On croit que la conservation de l’usufruit préserve l’usufruitier, certes un peu, mais est-ce suffisant ?
Le conseil en ingénierie patrimoniale
L’envie de donner est bien ancrée dans l’esprit d’épargnants interpellés par leur survie prolongée, mais avant de donner et de partager la propriété, ne faudrait-il pas interroger son CGP pour connaître s’il ne serait pas possible de donner une partie des actifs détenus sans nécessairement s’en déposséder ? Peut-on concilier l’habitude de donner de son vivant et la nécessité de conserver pour préserver sa fin de vie ? Le conseil en ingénierie patrimoniale a imaginé comment donner, tout en retardant le moment de livrer. Le conseil patrimonial a réveillé des dispositions prévues par le Code civil, mais endormies par défaut d’usage.

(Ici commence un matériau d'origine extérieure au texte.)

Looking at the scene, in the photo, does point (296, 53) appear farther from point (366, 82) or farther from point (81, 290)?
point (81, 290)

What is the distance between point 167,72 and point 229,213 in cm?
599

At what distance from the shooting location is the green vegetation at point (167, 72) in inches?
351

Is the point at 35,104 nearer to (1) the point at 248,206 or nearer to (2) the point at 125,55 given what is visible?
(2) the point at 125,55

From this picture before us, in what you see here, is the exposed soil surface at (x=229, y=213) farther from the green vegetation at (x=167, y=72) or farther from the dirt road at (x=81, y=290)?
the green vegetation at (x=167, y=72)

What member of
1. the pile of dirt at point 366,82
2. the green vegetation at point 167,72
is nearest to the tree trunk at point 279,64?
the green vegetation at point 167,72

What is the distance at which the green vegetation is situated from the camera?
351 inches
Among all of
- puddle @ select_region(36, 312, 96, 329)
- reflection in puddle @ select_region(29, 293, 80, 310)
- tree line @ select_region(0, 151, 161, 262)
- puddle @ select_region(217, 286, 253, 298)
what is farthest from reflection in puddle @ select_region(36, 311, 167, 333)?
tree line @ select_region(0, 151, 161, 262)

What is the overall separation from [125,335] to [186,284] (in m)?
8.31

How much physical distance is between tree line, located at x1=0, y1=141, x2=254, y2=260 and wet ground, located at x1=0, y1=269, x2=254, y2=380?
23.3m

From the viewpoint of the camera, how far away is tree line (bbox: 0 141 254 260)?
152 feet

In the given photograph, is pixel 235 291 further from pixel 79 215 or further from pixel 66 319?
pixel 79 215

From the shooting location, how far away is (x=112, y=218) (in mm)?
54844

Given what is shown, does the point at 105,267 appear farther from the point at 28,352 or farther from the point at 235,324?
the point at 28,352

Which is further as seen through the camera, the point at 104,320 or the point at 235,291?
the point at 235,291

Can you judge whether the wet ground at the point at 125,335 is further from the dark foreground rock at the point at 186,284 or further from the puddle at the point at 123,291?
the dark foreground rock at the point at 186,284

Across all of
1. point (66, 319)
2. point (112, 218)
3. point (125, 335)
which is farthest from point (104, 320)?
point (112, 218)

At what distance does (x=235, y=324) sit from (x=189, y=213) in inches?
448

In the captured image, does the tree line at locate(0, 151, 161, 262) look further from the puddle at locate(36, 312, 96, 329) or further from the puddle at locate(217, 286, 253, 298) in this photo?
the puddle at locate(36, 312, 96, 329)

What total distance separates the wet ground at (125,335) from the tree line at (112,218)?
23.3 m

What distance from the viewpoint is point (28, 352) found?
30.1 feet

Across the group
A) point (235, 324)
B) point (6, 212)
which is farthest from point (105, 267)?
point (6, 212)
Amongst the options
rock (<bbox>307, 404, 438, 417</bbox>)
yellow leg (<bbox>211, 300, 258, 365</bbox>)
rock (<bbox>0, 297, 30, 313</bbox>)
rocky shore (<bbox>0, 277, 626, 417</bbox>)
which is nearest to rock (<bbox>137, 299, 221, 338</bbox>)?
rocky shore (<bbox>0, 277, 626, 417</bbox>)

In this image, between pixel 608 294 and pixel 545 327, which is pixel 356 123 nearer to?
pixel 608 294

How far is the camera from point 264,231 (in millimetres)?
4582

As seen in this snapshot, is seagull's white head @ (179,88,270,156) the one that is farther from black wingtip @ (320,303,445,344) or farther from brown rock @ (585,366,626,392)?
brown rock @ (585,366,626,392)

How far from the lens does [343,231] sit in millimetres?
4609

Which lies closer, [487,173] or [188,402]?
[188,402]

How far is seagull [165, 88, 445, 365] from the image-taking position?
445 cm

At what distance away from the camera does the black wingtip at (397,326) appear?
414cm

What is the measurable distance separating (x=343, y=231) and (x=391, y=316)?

Les stratégies de réversibilité, un temps oublié, donation à terme, donations alternatives ou facultatives, donation avec charges de rente en cas de besoin de ressources complémentaires, autant de stratégie à réactualiser… De manière encore plus évidente, parce que plus pertinente, le focus sur le quasi-usufruit a été réalisé pour répondre à l’envie de partager l’attribution bénéficiaire sans pour autant priver le bénéficiaire en usufruit du droit de disposer comme s’il était plein propriétaire. Voilà bien un contenant futur d’une réelle originalité que le conseil patrimonial a su légitimer.
L’article 587 du Code civil, assez longtemps négligé par les notaires lors du règlement des successions dévolues en usufruit au conjoint, précise que l’usufruitier a droit de se servir des choses dont on ne peut faire usage sans les consommer, mais à charge de rendre à la fin de l’usufruit des choses de même quantité. Et s’il ne rendait pas ? Si pour éviter d’assumer ce risque il était désigné bénéficiaire en pleine propriété, il n’aurait évidemment rien à rendre.
Le démembrement de propriété, de mieux en mieux maîtrisé grâce au conseil patrimonial, est devenu « la spécialité » des CGP pour avoir été un peu oublié par les notaires qui se sont plus intéressés au démembrement « subi » qu’au démembrement « choisi ». Ils reprennent la main et tant mieux.
Les réponses à ces questions et à bien d’autres, supposent une connivence entre les épargnants et les professionnels du patrimoine.
En prenant en compte les événements de vie et survie de l’épargnant, le conseiller en gestion de patrimoine doit se rapprocher de son client et, dans une certaine mesure, partager son intimité familiale. Il doit gagner sa confiance dans le seul souci de lui être utile.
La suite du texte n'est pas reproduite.